Avant tout, c’est un talent de conteur, celui de David Geselson. Avec gourmandise et humour, il s’empare de l’histoire du héros de la famille, son grand-père. Puis, avec ingéniosité, intelligence, il glisse vers un terrain plus politique, plus profond, le conflit israélo-palestien, en confrontant ses idéaux à ceux de son aïeul et propose un spectacle fort qui envoûte et questionne.
À l’aise sur la scène, David Geselson attend son public. Il s’inquiète de leur confort, leur souhaite la bienvenue. Il darde son regard de velours dans ceux des spectateurs, les envoûte d’un mot, d’un sourire.

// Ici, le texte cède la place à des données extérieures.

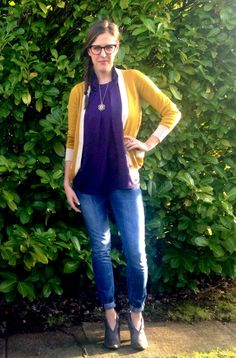 Fall Finds: Kam Dhillon Glasses: $49 (Clearly Contacts), Yellow Sweater: $10 (Joe Fresh), Purple Tank: Free (Clothing Swap), Vintage Embroidered Necklace: Free (a friend), Costume Rings: $4 (thrifted), Mavi Jeans: Free (bartender their Xmas party), Grey Leather Boots: $4 (thrifted), Gold Nail Polish: $4 (Revlon) TOTAL COST: $73  #MaviJeans #ClearlyContacts #KamDhillonGlasses #RevlonGold #JoeFresh #ThriftStore #Vintage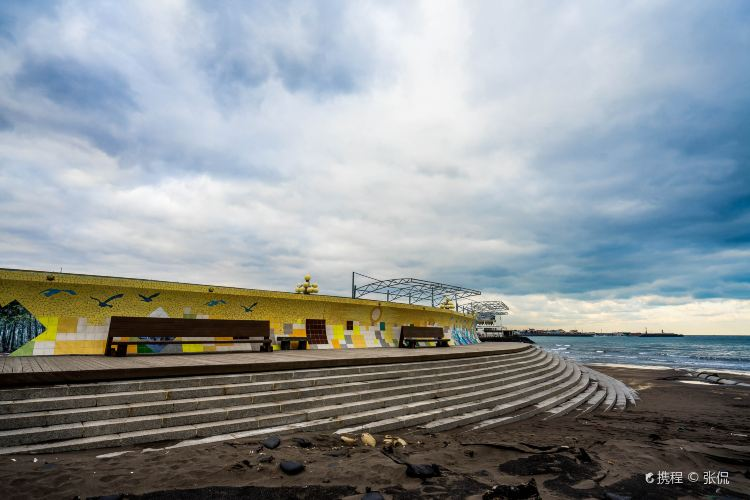 Samyang Black Sand Beach2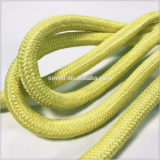12mm Kevlar Heat-resistant Rescue Firefighting Rope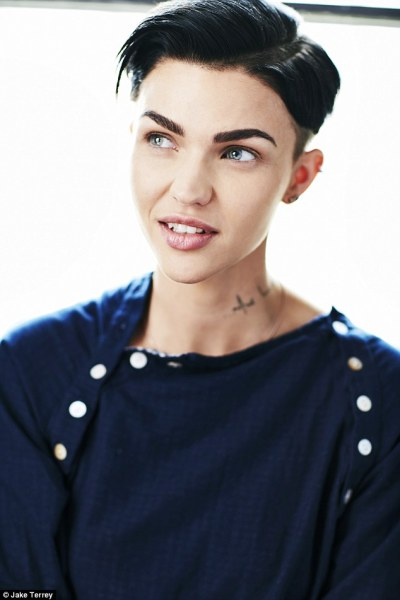 Ruby Rose reveals budget skincare behind her flawless complexion to Beauticate | Daily Mail Online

De ses gestes volubiles, de son bagout impayable, il nous entraîne avec humour et tendresse, imperceptiblement sur les traces de son grand-père, Yehouda Ben Porat, un Juif lituanien qui a quitté son pays natal en 1934 pour la Palestine. Homme de conviction, peu enthousiaste à devenir rabbin, le métier auquel le destine la formation qu’il suit, il préfère participer à la création d’un pays, d’un Etat, celui d’Israël.
Abandonnant son premier et grand amour, sa famille, il se laisse séduire par la philosophie des Kibboutz et en devient un des membres éminents. Alors que la Seconde Guerre mondiale éclate, que les nazis, ont envahi l’Europe et sont aux portes de la Palestine, il s’enrôle dans la Brigade Juive au sein de l’armée britannique. Fort de son expérience, rêvant d’un monde où Israël aurait sa place, il participe à la guerre d’indépendance de l’Etat. En 1971, poussé par ses convictions quelque peu malmenées par les conflits, il fonde et dirige l’Institut de recherche sur l’histoire d’Israël.
Face à celui qui est à l’origine de tant de mythes, de légendes familiales, en quête de ses racines, David Geselson tente de reconstruire le fil de vie de cette figure tutélaire, avec qui il est en rupture idéologique. Creusant dans la vie trépidante de son grand-père, qu’interprète avec une intensité maîtrisée Élios Noël, il questionne le conflit israélo-palestinien afin de confronter ses propres idéaux à ceux de cet aïeul à qui il voue une forte admiration, mais dont il a bien du mal à comprendre certaines positions.
Sans pour porter de jugement, entrecroisant sa propre histoire à celle de son grand-père, il met en miroir les faits face aux croyances, aux certitudes de chacun. Rêvant une discussion à bâtons rompus avec Yehouda, il dresse l’état des lieux d’un conflit idéologique où s’affronte réalité des actes et convictions politiques. En filigrane, il esquisse le portrait d’une terre, d’un pays, de deux peuples ennemis.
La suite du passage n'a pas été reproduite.